■ **Your objective**
Copy out the listing below, substituting "Lace" for every "Sheer" and leaving everything else unchanged. Leave the pictures out of your answer.
++++++++++++++++++++
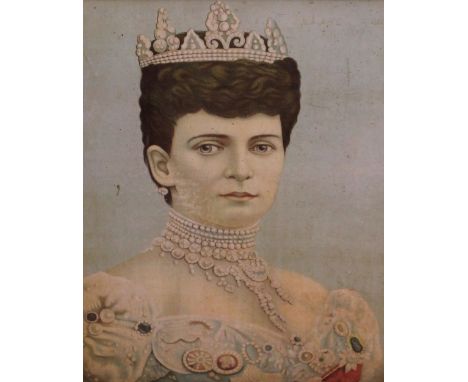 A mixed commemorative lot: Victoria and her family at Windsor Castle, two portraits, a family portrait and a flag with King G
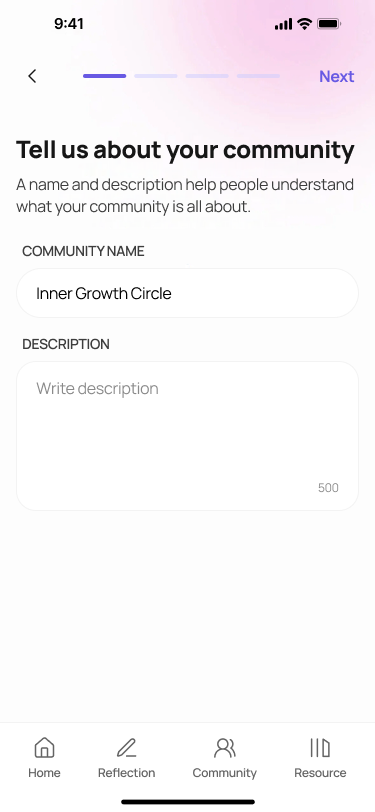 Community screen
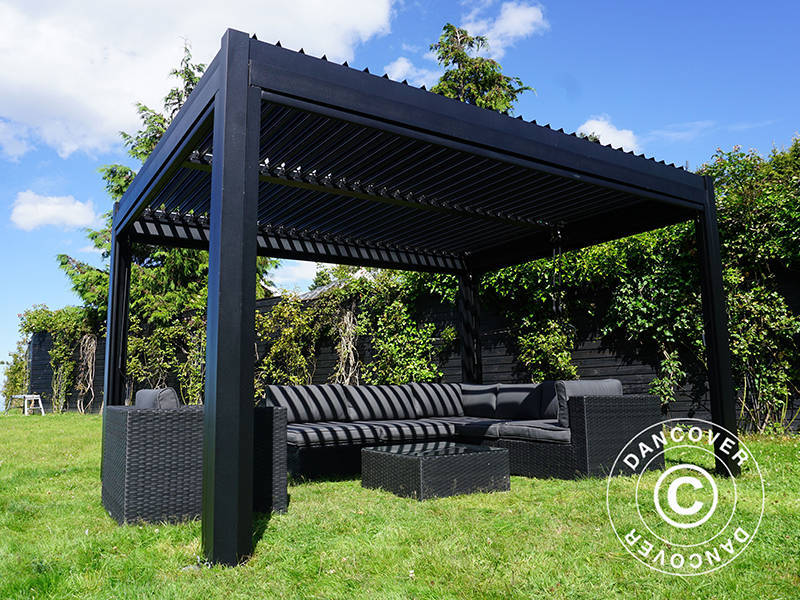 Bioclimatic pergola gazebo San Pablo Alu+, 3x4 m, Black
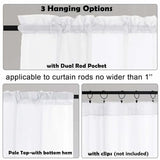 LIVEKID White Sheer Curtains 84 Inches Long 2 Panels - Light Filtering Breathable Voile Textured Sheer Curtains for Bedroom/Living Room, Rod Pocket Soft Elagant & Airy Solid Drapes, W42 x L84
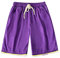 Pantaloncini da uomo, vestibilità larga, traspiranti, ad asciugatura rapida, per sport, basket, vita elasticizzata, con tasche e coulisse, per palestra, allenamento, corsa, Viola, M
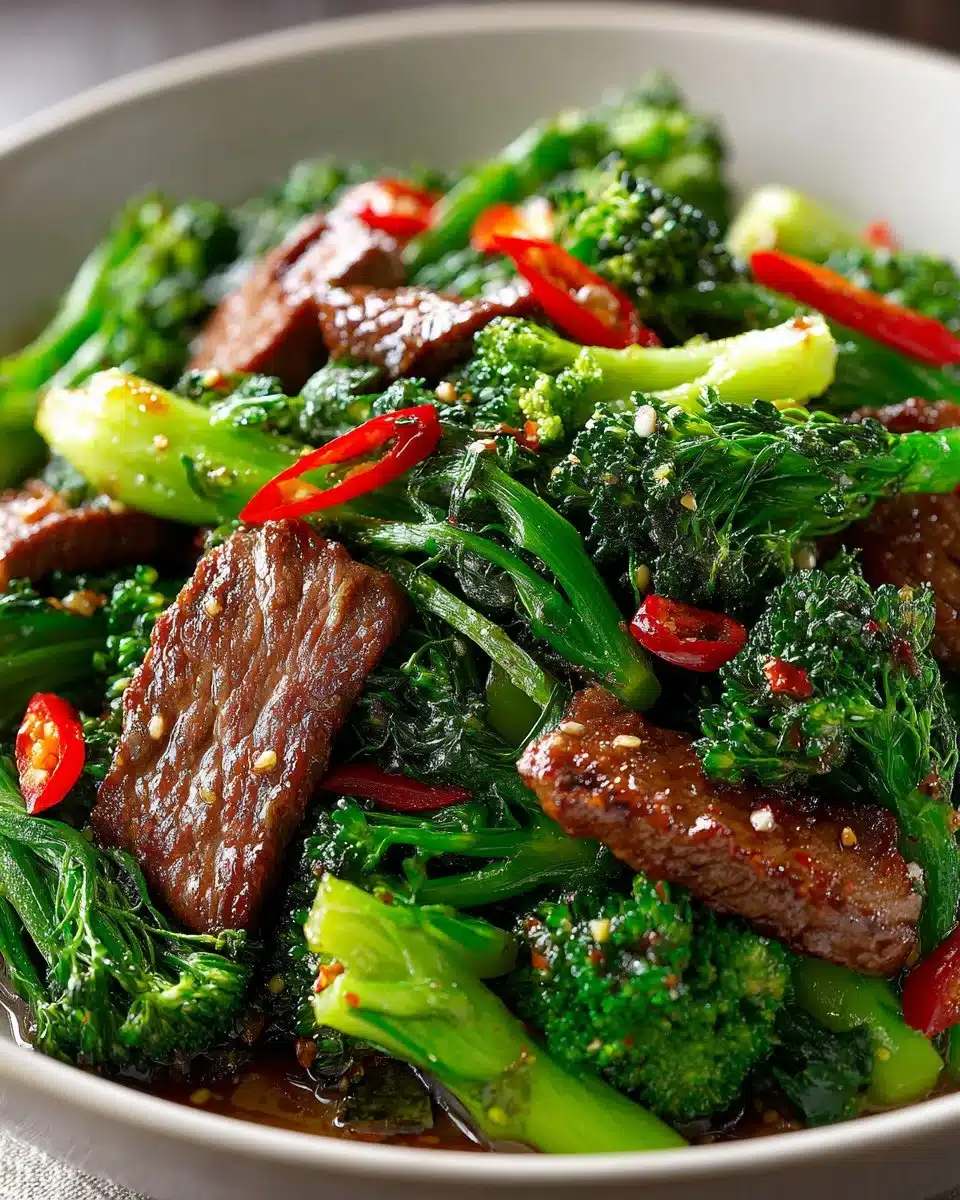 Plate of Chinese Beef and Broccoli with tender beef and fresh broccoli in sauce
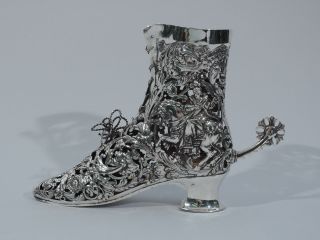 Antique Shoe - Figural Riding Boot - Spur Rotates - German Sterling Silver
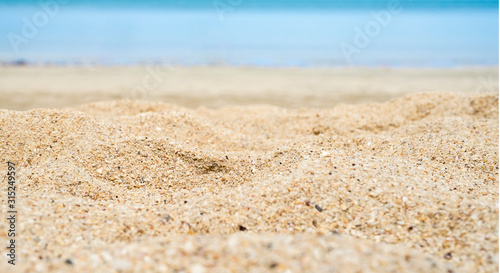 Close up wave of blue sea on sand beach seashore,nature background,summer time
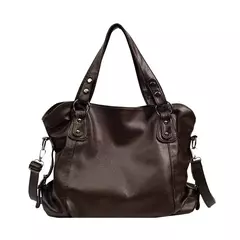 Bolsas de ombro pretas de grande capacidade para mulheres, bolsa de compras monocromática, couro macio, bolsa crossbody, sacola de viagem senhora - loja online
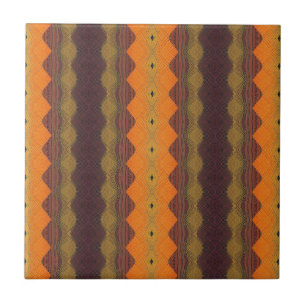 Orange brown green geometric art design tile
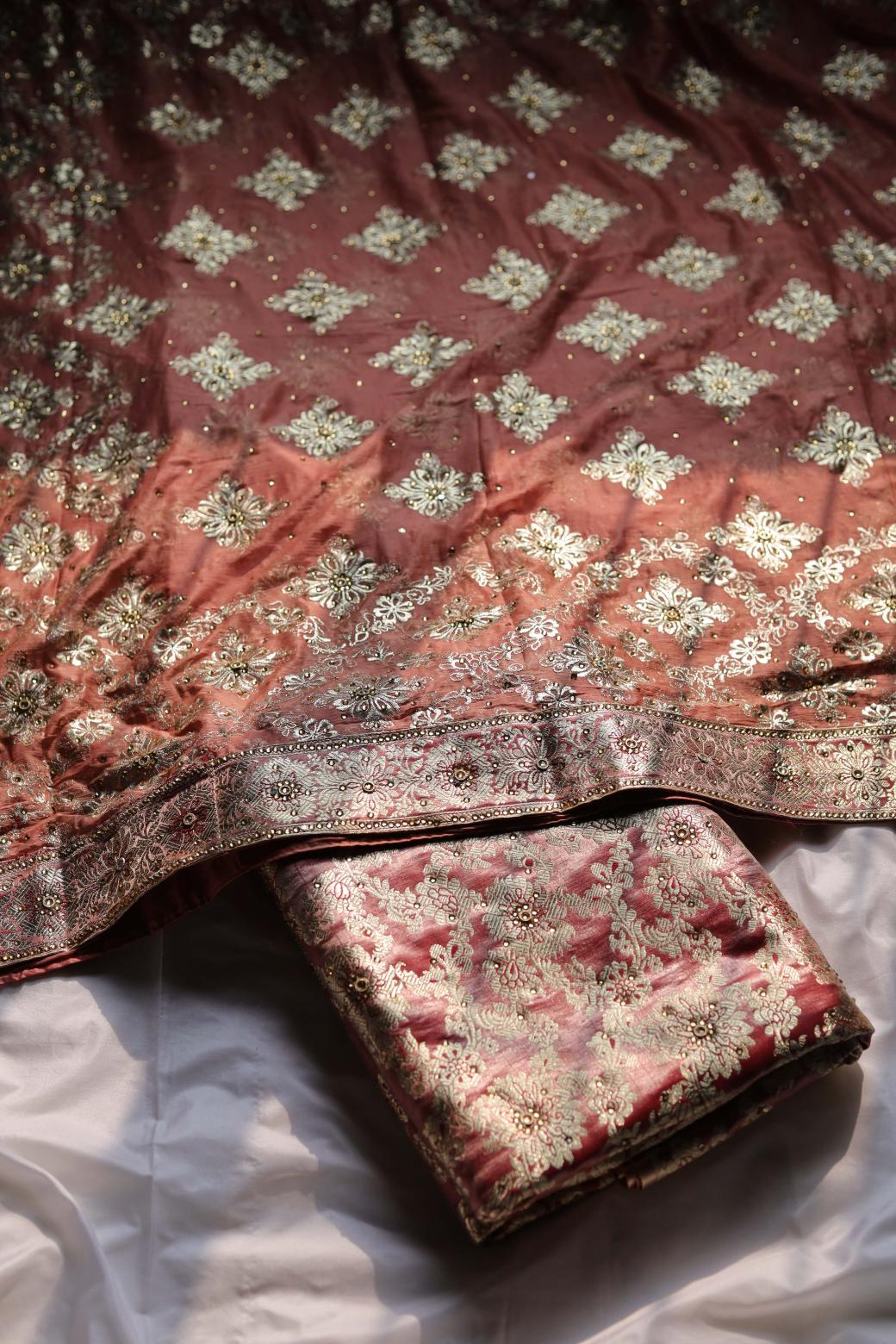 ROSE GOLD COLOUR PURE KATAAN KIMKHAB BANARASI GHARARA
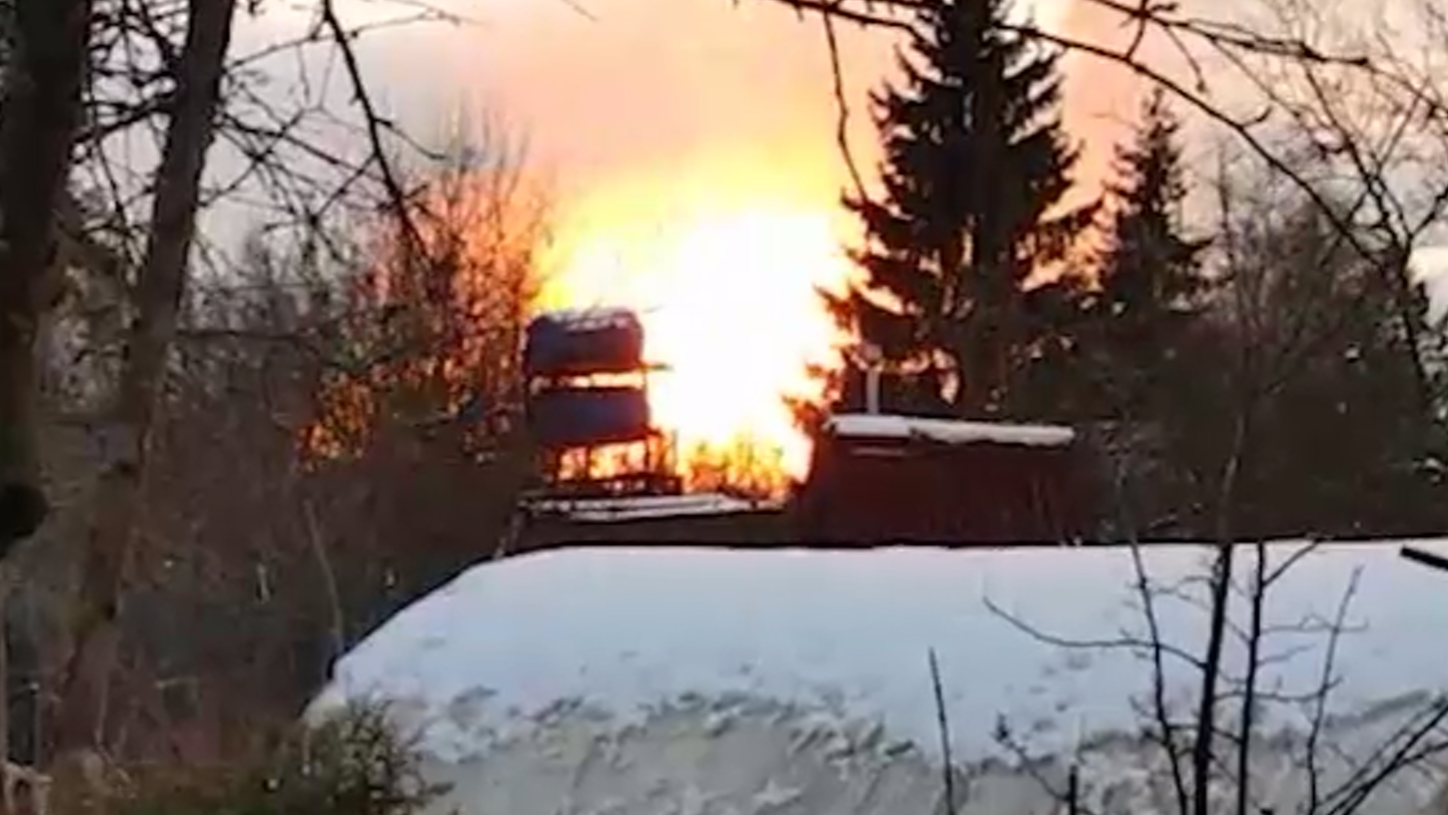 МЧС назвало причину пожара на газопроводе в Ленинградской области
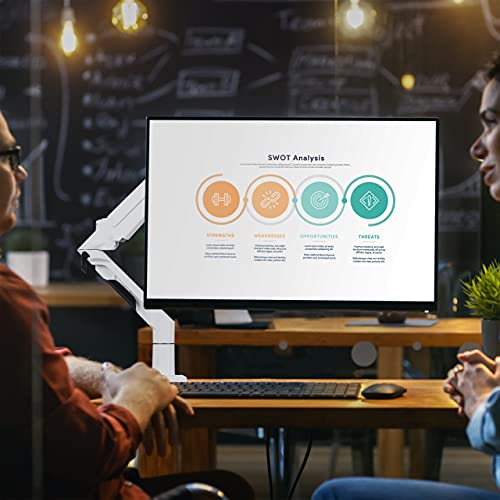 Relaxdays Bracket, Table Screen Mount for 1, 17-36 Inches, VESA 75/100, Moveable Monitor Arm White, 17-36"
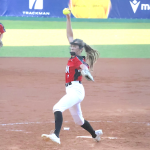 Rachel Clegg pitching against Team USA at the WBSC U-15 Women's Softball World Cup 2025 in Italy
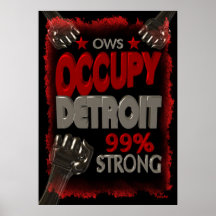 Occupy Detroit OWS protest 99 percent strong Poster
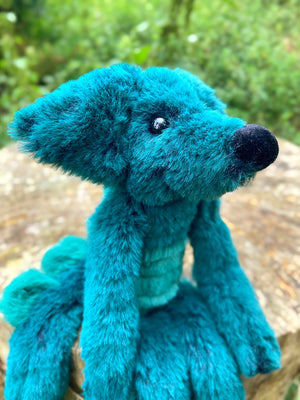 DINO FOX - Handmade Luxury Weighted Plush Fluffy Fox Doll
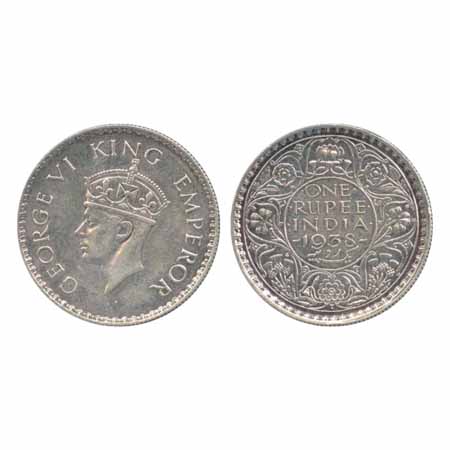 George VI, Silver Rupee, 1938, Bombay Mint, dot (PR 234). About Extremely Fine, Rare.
++++++++++++++++++++
■ **Result**
 A mixed commemorative lot: Victoria and her family at Windsor Castle, two portraits, a family portrait and a flag with King G
 Community screen
 Bioclimatic pergola gazebo San Pablo Alu+, 3x4 m, Black
 LIVEKID White Lace Curtains 84 Inches Long 2 Panels - Light Filtering Breathable Voile Textured Lace Curtains for Bedroom/Living Room, Rod Pocket Soft Elagant & Airy Solid Drapes, W42 x L84
 Pantaloncini da uomo, vestibilità larga, traspiranti, ad asciugatura rapida, per sport, basket, vita elasticizzata, con tasche e coulisse, per palestra, allenamento, corsa, Viola, M
 Plate of Chinese Beef and Broccoli with tender beef and fresh broccoli in sauce
 Antique Shoe - Figural Riding Boot - Spur Rotates - German Sterling Silver
 Close up wave of blue sea on sand beach seashore,nature background,summer time
 Bolsas de ombro pretas de grande capacidade para mulheres, bolsa de compras monocromática, couro macio, bolsa crossbody, sacola de viagem senhora - loja online
 Orange brown green geometric art design tile
 ROSE GOLD COLOUR PURE KATAAN KIMKHAB BANARASI GHARARA
 МЧС назвало причину пожара на газопроводе в Ленинградской области
 Relaxdays Bracket, Table Screen Mount for 1, 17-36 Inches, VESA 75/100, Moveable Monitor Arm White, 17-36"
 Rachel Clegg pitching against Team USA at the WBSC U-15 Women's Softball World Cup 2025 in Italy
 Occupy Detroit OWS protest 99 percent strong Poster
 DINO FOX - Handmade Luxury Weighted Plush Fluffy Fox Doll
 George VI, Silver Rupee, 1938, Bombay Mint, dot (PR 234). About Extremely Fine, Rare.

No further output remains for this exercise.